The Real Reason Your Good Ideas Fail: Poor Feedback

Improve ideas in your workplace with these crucial feedback tips and tools

Are you struggling to produce good ideas at work?  If so, you’re not alone.  When I ask this question in workshops or during workplace training's, the collective response is yes.  The good news, however, is you don't lack the creativity to conjure up good ideas.  No, the real reason your ideas fail to become good is because of poor feedback. 

Noted cartoonist Ashleigh Brilliant once said,

Good ideas are common – what’s uncommon are people who’ll work hard enough to bring them about.”

Part of working hard is giving and receiving good feedback.  Unfortunately, your feedback and that of your colleagues is almost always terrible.

Why is our feedback so poor?

Our feedback is poor for a variety of reasons.  The biggest is that we are hardwired for the negative.  We’ve evolved over thousands of years, keeping a close look out for things that might kill or hurt us.  That evolutionary focus on the negative (negativity bias) ensures we identify what is wrong.  Unfortunately, we don’t often articulate what is right and good, and furthermore, how to make those things better.  If we want our ideas to become good ideas, then one of our goals should be to give good feedback.  There are additional approaches to transforming your ideas into good ideas – which I’ll cover in later blog posts – for now, let’s focus on feedback.

How to give good feedback?

To give good feedback, it’s best to concentrate on 2 approaches:

Give specific and actionable feedback.  

Just about any book on management or training will give you the same guidance.  In practice, however, people given this advice still respond with vague and generally dreadful feedback.  That’s because they often don’t have experience or practice giving specific and actionable advice.  Make it simple and easy by using the following quad chart to capture feedback.

Quad Chart Feedback Tool

Quad Chart Feedback Tool

The great advantage of using this feedback tool is that it provides a cognitive template (i.e. similar to Mad Libs) that drives the feedback to something that is both specific and actionable.  To better understand the tool, here is a description of the individual quadrants in this quad chart.  Following these descriptions, I’ll offer practical advice on how you might use this feedback tool (e.g. tips I’ve developed from my experiences).

I Like – This quadrant captures what I Like about the idea.

I Wish – This quadrant captures what I Wish about the idea.  You can think of this quadrant as ideas for improvement.

Questions – This quadrant captures questions to help me better understand the idea.  These can be clarifying questions, context-gathering questions, technical or non-technical questions – basically any question that helps you gain a better understanding.

Concerns – This quadrant captures any concerns you might have about the idea.  Depending on your domain or problem space, this can cover a wide range.  For example, you might have concerns about the safety of implementing the idea, or maybe you have concerns about the business viability, or concerns about how quickly you can operationalize the idea. 

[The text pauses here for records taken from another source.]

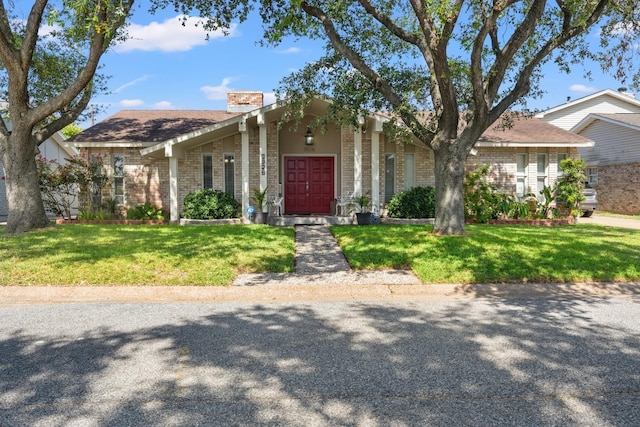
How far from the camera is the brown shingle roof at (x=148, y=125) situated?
16672mm

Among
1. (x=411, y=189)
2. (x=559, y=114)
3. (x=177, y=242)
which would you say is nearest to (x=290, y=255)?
(x=177, y=242)

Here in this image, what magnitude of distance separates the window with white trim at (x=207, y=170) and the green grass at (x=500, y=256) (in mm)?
7626

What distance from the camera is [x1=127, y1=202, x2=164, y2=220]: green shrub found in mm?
16016

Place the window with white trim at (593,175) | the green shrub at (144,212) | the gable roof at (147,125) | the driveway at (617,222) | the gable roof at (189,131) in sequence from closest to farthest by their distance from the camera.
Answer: the gable roof at (189,131) < the driveway at (617,222) < the green shrub at (144,212) < the gable roof at (147,125) < the window with white trim at (593,175)

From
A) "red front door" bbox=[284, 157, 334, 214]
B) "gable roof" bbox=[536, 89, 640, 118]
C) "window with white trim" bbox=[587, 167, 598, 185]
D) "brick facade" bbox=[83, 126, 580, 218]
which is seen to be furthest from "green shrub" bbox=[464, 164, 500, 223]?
"gable roof" bbox=[536, 89, 640, 118]

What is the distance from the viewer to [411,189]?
15977mm

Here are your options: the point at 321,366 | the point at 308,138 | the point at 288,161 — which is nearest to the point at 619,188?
the point at 308,138

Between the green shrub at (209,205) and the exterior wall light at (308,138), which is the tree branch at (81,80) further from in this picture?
the exterior wall light at (308,138)

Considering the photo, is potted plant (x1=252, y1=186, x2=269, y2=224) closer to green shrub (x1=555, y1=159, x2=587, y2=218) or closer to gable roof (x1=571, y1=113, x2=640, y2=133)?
green shrub (x1=555, y1=159, x2=587, y2=218)

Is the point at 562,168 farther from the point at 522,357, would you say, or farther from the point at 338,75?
the point at 522,357

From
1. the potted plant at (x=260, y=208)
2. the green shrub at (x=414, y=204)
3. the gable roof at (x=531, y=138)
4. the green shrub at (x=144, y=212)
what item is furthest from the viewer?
the gable roof at (x=531, y=138)

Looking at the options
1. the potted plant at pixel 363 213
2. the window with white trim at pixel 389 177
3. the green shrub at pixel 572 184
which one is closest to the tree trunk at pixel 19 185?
the potted plant at pixel 363 213

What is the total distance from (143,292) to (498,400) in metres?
5.36

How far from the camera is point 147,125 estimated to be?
18.2m
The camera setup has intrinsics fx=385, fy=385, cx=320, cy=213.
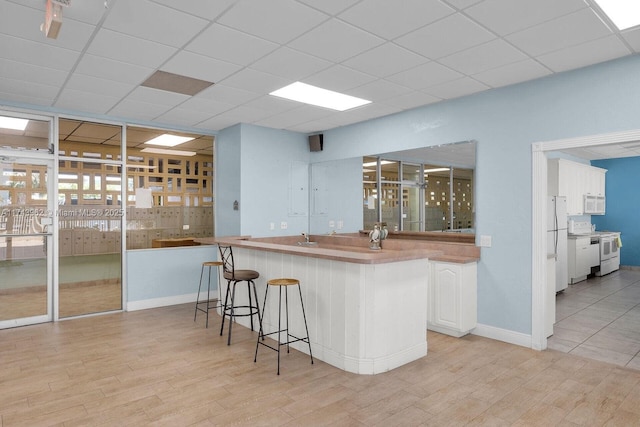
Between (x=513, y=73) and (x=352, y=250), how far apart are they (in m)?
2.64

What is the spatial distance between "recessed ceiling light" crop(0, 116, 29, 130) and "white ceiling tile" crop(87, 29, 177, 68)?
2371 millimetres

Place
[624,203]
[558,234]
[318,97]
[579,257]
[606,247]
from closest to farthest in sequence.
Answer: [318,97] < [558,234] < [579,257] < [606,247] < [624,203]

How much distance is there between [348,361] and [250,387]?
851 millimetres

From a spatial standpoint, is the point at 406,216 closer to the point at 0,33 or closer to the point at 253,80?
the point at 253,80

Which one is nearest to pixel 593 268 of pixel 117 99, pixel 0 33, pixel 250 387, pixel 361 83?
pixel 361 83

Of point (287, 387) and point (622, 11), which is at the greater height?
point (622, 11)

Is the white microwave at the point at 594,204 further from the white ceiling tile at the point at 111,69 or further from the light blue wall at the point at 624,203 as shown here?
the white ceiling tile at the point at 111,69

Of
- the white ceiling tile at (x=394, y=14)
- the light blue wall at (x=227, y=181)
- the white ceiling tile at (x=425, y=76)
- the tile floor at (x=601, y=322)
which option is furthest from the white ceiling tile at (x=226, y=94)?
the tile floor at (x=601, y=322)

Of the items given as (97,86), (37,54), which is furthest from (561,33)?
(97,86)

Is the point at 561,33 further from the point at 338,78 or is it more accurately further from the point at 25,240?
the point at 25,240

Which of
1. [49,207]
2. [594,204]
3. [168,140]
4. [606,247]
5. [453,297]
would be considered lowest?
[453,297]

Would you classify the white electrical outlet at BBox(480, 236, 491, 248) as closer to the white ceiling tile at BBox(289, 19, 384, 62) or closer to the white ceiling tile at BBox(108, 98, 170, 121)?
the white ceiling tile at BBox(289, 19, 384, 62)

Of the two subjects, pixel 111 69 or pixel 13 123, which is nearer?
pixel 111 69

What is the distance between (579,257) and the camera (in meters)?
7.12
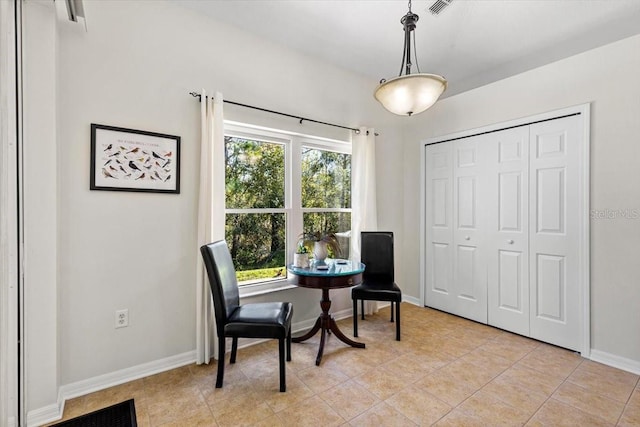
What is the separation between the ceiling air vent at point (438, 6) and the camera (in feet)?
7.57

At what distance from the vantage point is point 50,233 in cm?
174

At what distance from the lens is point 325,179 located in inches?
132

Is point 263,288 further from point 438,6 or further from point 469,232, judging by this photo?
point 438,6

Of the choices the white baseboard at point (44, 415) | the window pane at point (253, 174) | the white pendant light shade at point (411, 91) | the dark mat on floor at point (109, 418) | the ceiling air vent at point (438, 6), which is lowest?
the dark mat on floor at point (109, 418)

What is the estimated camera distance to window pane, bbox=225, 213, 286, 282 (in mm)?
2713

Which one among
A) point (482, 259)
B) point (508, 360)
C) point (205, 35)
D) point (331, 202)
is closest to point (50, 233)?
point (205, 35)

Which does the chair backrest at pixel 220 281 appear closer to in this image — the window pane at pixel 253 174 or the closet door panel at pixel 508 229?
the window pane at pixel 253 174

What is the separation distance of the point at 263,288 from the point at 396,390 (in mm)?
1420

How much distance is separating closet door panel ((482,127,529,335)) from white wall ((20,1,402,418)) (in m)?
2.42

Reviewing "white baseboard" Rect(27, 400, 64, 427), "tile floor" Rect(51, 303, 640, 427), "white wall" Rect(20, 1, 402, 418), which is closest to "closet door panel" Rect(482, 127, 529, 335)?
"tile floor" Rect(51, 303, 640, 427)

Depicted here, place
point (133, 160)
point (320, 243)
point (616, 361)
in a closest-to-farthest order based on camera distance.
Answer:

Tips On Using the Quad Chart Feedback Tool

When it is time for feedback, it is important that you ask your colleagues or feedback participants to capture their critique on post-it notes with one feedback item per post-it note.  There are a few reasons for this approach.  First, a post-it note is limited in size (typically 3x5 or 2x2 inches).  That space limitation forces the person giving feedback to cut out the superfluous and focus on the most important considerations.  Second, it minimizes the desire to preamble.  Often, people giving feedback preface their response with a long explanation.  Doing so limits the amount of feedback from others.  Third, it captures the feedback concretely for further review and reflection at a later time.

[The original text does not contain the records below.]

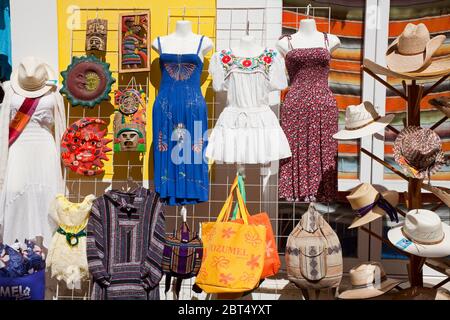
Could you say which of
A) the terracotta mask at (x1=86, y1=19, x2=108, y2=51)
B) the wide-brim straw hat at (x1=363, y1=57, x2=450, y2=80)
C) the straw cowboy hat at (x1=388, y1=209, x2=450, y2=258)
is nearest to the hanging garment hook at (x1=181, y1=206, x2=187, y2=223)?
the terracotta mask at (x1=86, y1=19, x2=108, y2=51)

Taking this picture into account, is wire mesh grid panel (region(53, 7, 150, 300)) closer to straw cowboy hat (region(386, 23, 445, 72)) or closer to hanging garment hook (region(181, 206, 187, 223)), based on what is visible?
hanging garment hook (region(181, 206, 187, 223))

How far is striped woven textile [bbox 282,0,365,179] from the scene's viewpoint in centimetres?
438

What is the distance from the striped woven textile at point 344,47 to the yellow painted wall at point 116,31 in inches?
24.1

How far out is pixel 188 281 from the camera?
429 centimetres

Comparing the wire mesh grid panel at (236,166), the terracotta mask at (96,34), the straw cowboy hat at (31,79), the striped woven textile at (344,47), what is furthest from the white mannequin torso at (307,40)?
the straw cowboy hat at (31,79)

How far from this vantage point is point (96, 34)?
13.8 feet

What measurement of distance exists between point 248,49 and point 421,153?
1265 millimetres

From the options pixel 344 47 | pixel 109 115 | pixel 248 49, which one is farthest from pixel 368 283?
pixel 109 115

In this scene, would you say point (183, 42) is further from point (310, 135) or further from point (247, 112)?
point (310, 135)

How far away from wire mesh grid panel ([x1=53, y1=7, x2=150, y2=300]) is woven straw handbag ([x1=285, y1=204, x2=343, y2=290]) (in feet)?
4.13

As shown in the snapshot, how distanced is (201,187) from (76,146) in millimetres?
854

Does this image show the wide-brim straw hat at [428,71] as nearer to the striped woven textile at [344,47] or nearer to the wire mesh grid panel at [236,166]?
the striped woven textile at [344,47]

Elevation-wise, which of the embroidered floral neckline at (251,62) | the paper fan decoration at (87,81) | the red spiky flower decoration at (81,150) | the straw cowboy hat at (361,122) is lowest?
the red spiky flower decoration at (81,150)

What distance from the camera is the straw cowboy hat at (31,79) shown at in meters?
3.96
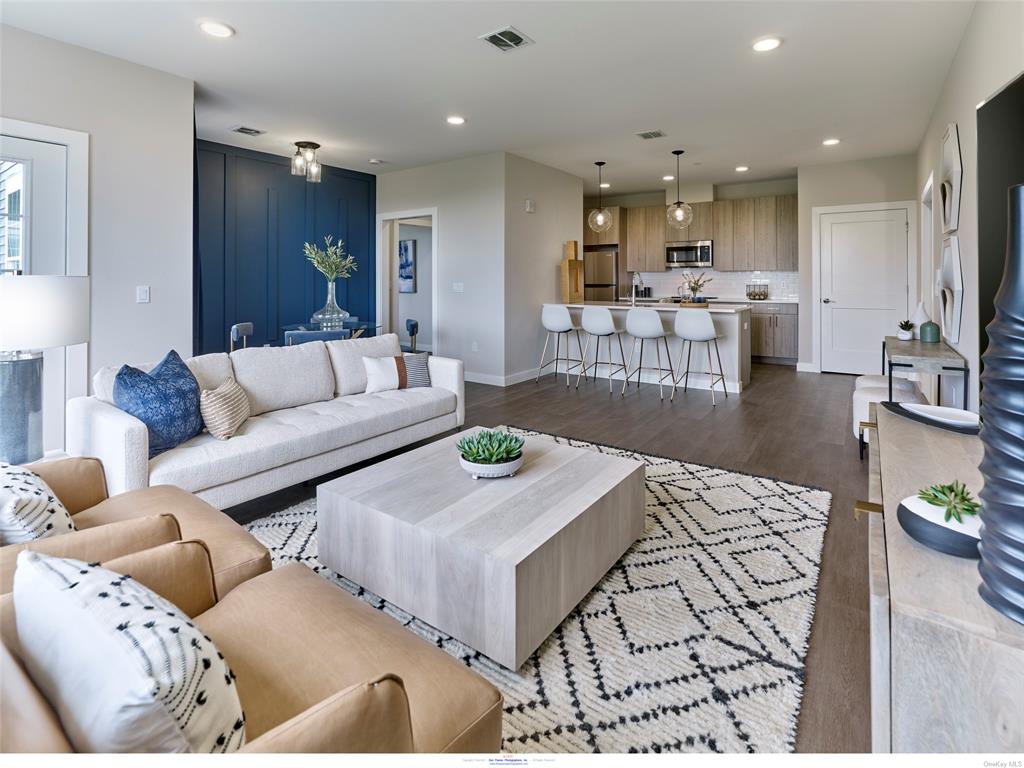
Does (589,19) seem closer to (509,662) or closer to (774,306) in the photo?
(509,662)

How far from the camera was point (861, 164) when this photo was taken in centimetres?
673

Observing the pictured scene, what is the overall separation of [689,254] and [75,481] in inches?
331

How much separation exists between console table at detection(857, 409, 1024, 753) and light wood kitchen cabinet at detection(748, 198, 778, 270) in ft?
26.2

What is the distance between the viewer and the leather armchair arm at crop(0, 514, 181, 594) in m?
1.25

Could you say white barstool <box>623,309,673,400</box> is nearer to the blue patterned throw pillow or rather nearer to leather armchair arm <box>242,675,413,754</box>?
the blue patterned throw pillow

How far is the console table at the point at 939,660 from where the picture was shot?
790 mm

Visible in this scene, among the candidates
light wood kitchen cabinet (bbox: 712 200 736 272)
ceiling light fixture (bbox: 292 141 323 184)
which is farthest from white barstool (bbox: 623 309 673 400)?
ceiling light fixture (bbox: 292 141 323 184)

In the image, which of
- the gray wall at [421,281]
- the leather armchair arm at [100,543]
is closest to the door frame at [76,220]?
the leather armchair arm at [100,543]

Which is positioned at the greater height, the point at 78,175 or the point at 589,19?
the point at 589,19

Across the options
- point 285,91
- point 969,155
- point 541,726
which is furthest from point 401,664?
point 285,91

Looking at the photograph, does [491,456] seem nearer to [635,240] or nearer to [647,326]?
[647,326]

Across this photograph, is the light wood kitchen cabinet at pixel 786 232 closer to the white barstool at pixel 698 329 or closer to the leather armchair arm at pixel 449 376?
the white barstool at pixel 698 329

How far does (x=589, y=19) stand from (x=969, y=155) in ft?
7.58

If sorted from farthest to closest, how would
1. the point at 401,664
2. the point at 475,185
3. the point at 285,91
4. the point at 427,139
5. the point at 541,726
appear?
the point at 475,185, the point at 427,139, the point at 285,91, the point at 541,726, the point at 401,664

Give Feedback with Radical Candor

The phrase “radical candor” has been popularized by Kim Scott – an accomplished director at several big Silicon Valley firms over the years.  Basically, giving feedback with radical candor comes down to two different questions:  how much do you care about someone and how much are you willing to piss them off.  If you care about someone, then it’s your moral obligation to challenge and push that person as much as possible.  That uncomfortable space is where ideas grow and develop into something great. 

Often times, however, we’re afraid of offending our colleagues when giving feedback.  Consequently, we tend to water down our feedback or to preface it with qualifiers such as “from my perspective,” or “this is just one viewpoint.”  To help you give radically candid feedback, remember the acronym HHIPP, and try using it’s framework.  That is, your feedback should be humble, helpful, immediate, private if it is criticism, and public if it is praise (HHIPP).  A note of advice – it’s always a great idea to set expectations with your colleagues about feedback by asking them what it is they want to accomplish, or to confirm if they even want feedback.  This is beneficial for both sides because they may have specific goals related to professional improvement.  Or, on the other side, they may not even desire feedback. 

            Remember, if you want to transform your good idea to into something great and tangible, seek out good feedback.  Similarly, if you want to help your colleagues develop great ideas, remember to give good feedback – be it with a quad chart feedback tool or by embracing radically candid feedback.